** begin DATASET CONTENT **

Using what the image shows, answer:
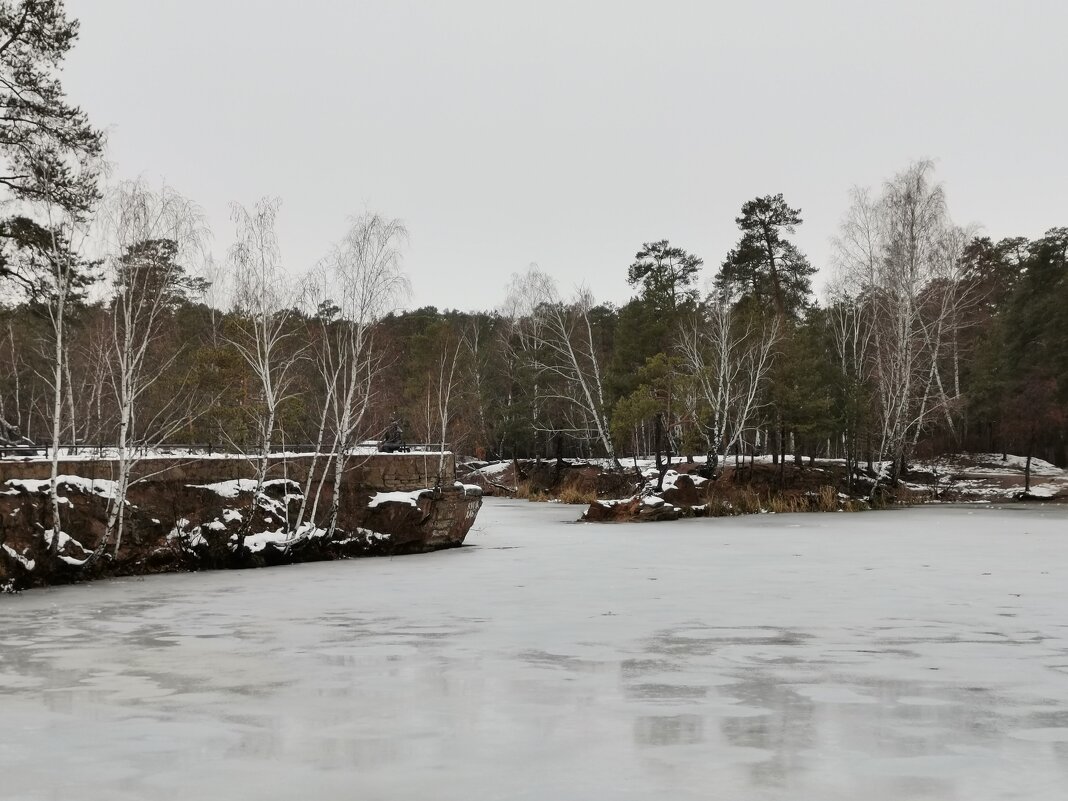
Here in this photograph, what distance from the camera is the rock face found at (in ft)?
53.8

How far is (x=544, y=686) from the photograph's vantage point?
8773 mm

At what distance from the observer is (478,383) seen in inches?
2406

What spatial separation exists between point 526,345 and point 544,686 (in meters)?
47.7

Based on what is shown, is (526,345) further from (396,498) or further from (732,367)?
(396,498)

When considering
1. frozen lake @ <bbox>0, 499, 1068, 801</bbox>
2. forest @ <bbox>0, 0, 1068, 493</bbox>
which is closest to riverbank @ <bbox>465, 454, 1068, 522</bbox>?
forest @ <bbox>0, 0, 1068, 493</bbox>

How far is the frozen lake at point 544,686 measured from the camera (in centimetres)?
611

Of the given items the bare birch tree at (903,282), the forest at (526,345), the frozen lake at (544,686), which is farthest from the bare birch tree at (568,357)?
the frozen lake at (544,686)

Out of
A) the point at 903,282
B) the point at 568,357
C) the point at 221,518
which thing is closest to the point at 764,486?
the point at 903,282

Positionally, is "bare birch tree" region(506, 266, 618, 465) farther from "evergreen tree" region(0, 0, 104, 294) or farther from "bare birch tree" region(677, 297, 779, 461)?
"evergreen tree" region(0, 0, 104, 294)

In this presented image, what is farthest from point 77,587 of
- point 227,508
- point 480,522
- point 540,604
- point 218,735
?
point 480,522

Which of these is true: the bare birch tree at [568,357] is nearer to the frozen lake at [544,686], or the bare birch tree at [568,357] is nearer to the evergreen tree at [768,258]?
the evergreen tree at [768,258]

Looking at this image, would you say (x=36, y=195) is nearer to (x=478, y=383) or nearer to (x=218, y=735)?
(x=218, y=735)

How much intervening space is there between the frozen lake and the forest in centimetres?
592

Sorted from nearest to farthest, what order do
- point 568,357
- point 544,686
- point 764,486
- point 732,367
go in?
point 544,686 → point 764,486 → point 732,367 → point 568,357
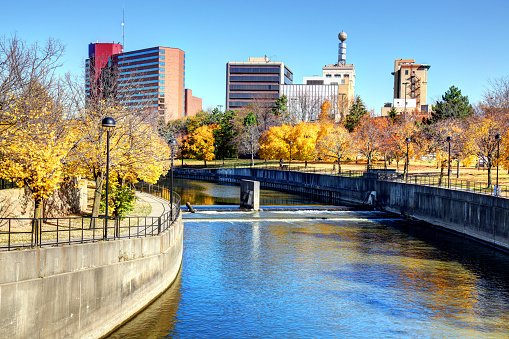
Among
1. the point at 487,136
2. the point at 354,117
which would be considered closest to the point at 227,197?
the point at 487,136

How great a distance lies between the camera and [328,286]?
2683 centimetres

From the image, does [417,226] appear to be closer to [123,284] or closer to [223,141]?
[123,284]

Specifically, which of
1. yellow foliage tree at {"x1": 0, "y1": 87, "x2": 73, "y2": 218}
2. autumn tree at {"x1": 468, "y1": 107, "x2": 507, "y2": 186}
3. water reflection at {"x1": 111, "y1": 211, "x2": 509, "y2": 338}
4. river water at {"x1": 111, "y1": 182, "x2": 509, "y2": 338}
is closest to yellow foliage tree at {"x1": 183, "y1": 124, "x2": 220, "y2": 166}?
autumn tree at {"x1": 468, "y1": 107, "x2": 507, "y2": 186}

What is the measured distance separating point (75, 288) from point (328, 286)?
14.1 meters

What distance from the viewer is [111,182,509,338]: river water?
68.8 feet

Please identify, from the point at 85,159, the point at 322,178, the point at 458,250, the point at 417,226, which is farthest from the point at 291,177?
the point at 85,159

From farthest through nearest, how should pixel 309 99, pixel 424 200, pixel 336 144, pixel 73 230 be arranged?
pixel 309 99 < pixel 336 144 < pixel 424 200 < pixel 73 230

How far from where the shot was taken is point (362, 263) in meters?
32.0

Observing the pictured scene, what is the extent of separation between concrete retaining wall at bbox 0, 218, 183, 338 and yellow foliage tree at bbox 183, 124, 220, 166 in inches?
4207

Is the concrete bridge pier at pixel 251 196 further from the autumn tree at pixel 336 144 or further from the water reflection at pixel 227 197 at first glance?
the autumn tree at pixel 336 144

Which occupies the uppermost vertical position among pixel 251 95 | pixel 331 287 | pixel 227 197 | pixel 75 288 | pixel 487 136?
pixel 251 95

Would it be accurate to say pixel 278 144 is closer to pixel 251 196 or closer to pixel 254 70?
pixel 251 196

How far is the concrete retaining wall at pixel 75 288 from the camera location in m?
15.1

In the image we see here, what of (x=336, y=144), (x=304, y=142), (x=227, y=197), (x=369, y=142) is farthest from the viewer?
(x=304, y=142)
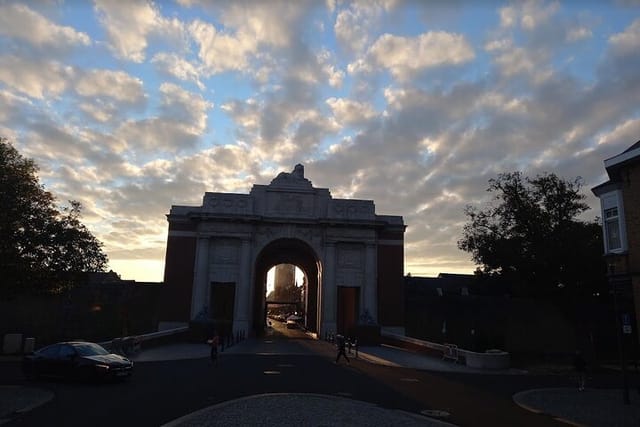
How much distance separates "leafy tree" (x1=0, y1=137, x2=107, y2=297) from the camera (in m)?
24.9

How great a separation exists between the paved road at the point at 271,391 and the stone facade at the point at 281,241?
79.0ft

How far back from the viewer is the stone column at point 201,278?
4647cm

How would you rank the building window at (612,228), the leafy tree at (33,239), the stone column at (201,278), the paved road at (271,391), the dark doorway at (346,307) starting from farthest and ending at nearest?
1. the dark doorway at (346,307)
2. the stone column at (201,278)
3. the leafy tree at (33,239)
4. the building window at (612,228)
5. the paved road at (271,391)

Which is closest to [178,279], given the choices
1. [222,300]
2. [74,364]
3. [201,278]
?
[201,278]

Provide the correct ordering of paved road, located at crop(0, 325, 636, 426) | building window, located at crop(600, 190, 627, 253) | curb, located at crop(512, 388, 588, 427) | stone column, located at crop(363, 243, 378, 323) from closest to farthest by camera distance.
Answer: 1. paved road, located at crop(0, 325, 636, 426)
2. curb, located at crop(512, 388, 588, 427)
3. building window, located at crop(600, 190, 627, 253)
4. stone column, located at crop(363, 243, 378, 323)

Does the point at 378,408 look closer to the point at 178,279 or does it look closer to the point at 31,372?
the point at 31,372

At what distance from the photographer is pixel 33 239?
26547mm

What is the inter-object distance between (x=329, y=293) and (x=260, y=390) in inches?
1314

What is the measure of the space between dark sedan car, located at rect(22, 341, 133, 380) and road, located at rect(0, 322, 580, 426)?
34 centimetres

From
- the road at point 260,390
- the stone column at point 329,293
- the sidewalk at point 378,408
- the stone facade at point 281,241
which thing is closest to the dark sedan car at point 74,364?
the road at point 260,390

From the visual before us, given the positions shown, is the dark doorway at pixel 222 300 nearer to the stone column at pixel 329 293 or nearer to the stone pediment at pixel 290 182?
the stone column at pixel 329 293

** end DATASET CONTENT **

_SHORT EXERCISE_:
Reproduce all of the material above word for word, but leave out the pictures.

_SOLUTION TO THE PROBLEM_:
Using what the image shows, answer:
Here in this photograph, what distance from the camera is the rock face found at (in ft)?
53.8

How far is (x=544, y=686) from the photograph's vantage point?
8773 mm

At what distance from the observer is (478,383) seen in inches?
2406

What spatial separation exists between point 526,345 and point 544,686 (in meters)?
47.7

Based on what is shown, is (526,345) further from (396,498) or further from (732,367)?
(396,498)

When considering
1. frozen lake @ <bbox>0, 499, 1068, 801</bbox>
2. forest @ <bbox>0, 0, 1068, 493</bbox>
which is closest to riverbank @ <bbox>465, 454, 1068, 522</bbox>?
forest @ <bbox>0, 0, 1068, 493</bbox>

How far is the frozen lake at point 544,686 measured from the camera (in centimetres)?
611

Of the given items the bare birch tree at (903,282), the forest at (526,345), the frozen lake at (544,686), which is farthest from the bare birch tree at (568,357)?
the frozen lake at (544,686)

Out of
A) the point at 903,282
B) the point at 568,357
C) the point at 221,518
which thing is closest to the point at 764,486?
the point at 903,282

Positionally, is "bare birch tree" region(506, 266, 618, 465) farther from "evergreen tree" region(0, 0, 104, 294) or farther from "bare birch tree" region(677, 297, 779, 461)?
"evergreen tree" region(0, 0, 104, 294)

In this presented image, what is farthest from point 77,587 of
- point 227,508
- point 480,522
- point 540,604
- point 218,735
?
point 480,522

Which of these is true: the bare birch tree at [568,357] is nearer to the frozen lake at [544,686], or the bare birch tree at [568,357] is nearer to the evergreen tree at [768,258]?
the evergreen tree at [768,258]

Looking at this image, would you say (x=36, y=195) is nearer to (x=478, y=383) or nearer to (x=218, y=735)?
(x=218, y=735)

How much intervening space is there between the frozen lake and the forest in centimetres?
592

Sorted from nearest to farthest, what order do
- point 568,357
- point 544,686
- point 764,486
- point 732,367
go in?
point 544,686 → point 764,486 → point 732,367 → point 568,357
Among
1. the point at 487,136
2. the point at 354,117
which would be considered closest to the point at 227,197?
the point at 487,136

How great a distance lies between the camera and [328,286]?
2683 centimetres

From the image, does [417,226] appear to be closer to [123,284] or closer to [223,141]?
[123,284]

Specifically, which of
1. yellow foliage tree at {"x1": 0, "y1": 87, "x2": 73, "y2": 218}
2. autumn tree at {"x1": 468, "y1": 107, "x2": 507, "y2": 186}
3. water reflection at {"x1": 111, "y1": 211, "x2": 509, "y2": 338}
4. river water at {"x1": 111, "y1": 182, "x2": 509, "y2": 338}
is closest to yellow foliage tree at {"x1": 183, "y1": 124, "x2": 220, "y2": 166}?
autumn tree at {"x1": 468, "y1": 107, "x2": 507, "y2": 186}

What is the measured distance separating point (75, 288) from point (328, 286)?
14.1 meters

What distance from the viewer is [111,182,509,338]: river water?
68.8 feet

Please identify, from the point at 85,159, the point at 322,178, the point at 458,250, the point at 417,226, which is farthest from the point at 291,177?
the point at 85,159

From farthest through nearest, how should pixel 309 99, pixel 424 200, pixel 336 144, pixel 73 230 be arranged?
pixel 309 99 < pixel 336 144 < pixel 424 200 < pixel 73 230

How far from where the shot was taken is point (362, 263) in meters?
32.0

Observing the pictured scene, what is the extent of separation between concrete retaining wall at bbox 0, 218, 183, 338 and yellow foliage tree at bbox 183, 124, 220, 166 in inches?
4207

Is the concrete bridge pier at pixel 251 196 further from the autumn tree at pixel 336 144 or further from the water reflection at pixel 227 197 at first glance?
the autumn tree at pixel 336 144

Which occupies the uppermost vertical position among pixel 251 95 | pixel 331 287 | pixel 227 197 | pixel 75 288 | pixel 487 136?
pixel 251 95

Would it be accurate to say pixel 278 144 is closer to pixel 251 196 or closer to pixel 254 70?
pixel 251 196

How far is the concrete retaining wall at pixel 75 288 from the camera location in m?
15.1

In the image we see here, what of (x=336, y=144), (x=304, y=142), (x=227, y=197), (x=369, y=142) is farthest from the viewer?
(x=304, y=142)
How much distance separates "leafy tree" (x1=0, y1=137, x2=107, y2=297) from the camera (in m)?
24.9

How great a separation exists between the paved road at the point at 271,391 and the stone facade at the point at 281,241?
79.0ft

How far back from the viewer is the stone column at point 201,278?
4647cm

How would you rank the building window at (612,228), the leafy tree at (33,239), the stone column at (201,278), the paved road at (271,391), the dark doorway at (346,307) starting from farthest and ending at nearest?
1. the dark doorway at (346,307)
2. the stone column at (201,278)
3. the leafy tree at (33,239)
4. the building window at (612,228)
5. the paved road at (271,391)

Which is closest to [178,279], given the choices
1. [222,300]
2. [74,364]
3. [201,278]
?
[201,278]

Provide the correct ordering of paved road, located at crop(0, 325, 636, 426) | building window, located at crop(600, 190, 627, 253) | curb, located at crop(512, 388, 588, 427) | stone column, located at crop(363, 243, 378, 323) from closest to farthest by camera distance.
Answer: 1. paved road, located at crop(0, 325, 636, 426)
2. curb, located at crop(512, 388, 588, 427)
3. building window, located at crop(600, 190, 627, 253)
4. stone column, located at crop(363, 243, 378, 323)

Does the point at 378,408 look closer to the point at 178,279 or does it look closer to the point at 31,372?
the point at 31,372

At what distance from the photographer is pixel 33 239?
26547mm

What is the inter-object distance between (x=329, y=293) and (x=260, y=390) in inches?
1314

What is the measure of the space between dark sedan car, located at rect(22, 341, 133, 380) and road, located at rect(0, 322, 580, 426)?
34 centimetres

From
- the road at point 260,390
- the stone column at point 329,293
- the sidewalk at point 378,408
- the stone facade at point 281,241
which thing is closest to the dark sedan car at point 74,364?
the road at point 260,390

From the visual before us, given the positions shown, is the dark doorway at pixel 222 300 nearer to the stone column at pixel 329 293 or nearer to the stone pediment at pixel 290 182?
the stone column at pixel 329 293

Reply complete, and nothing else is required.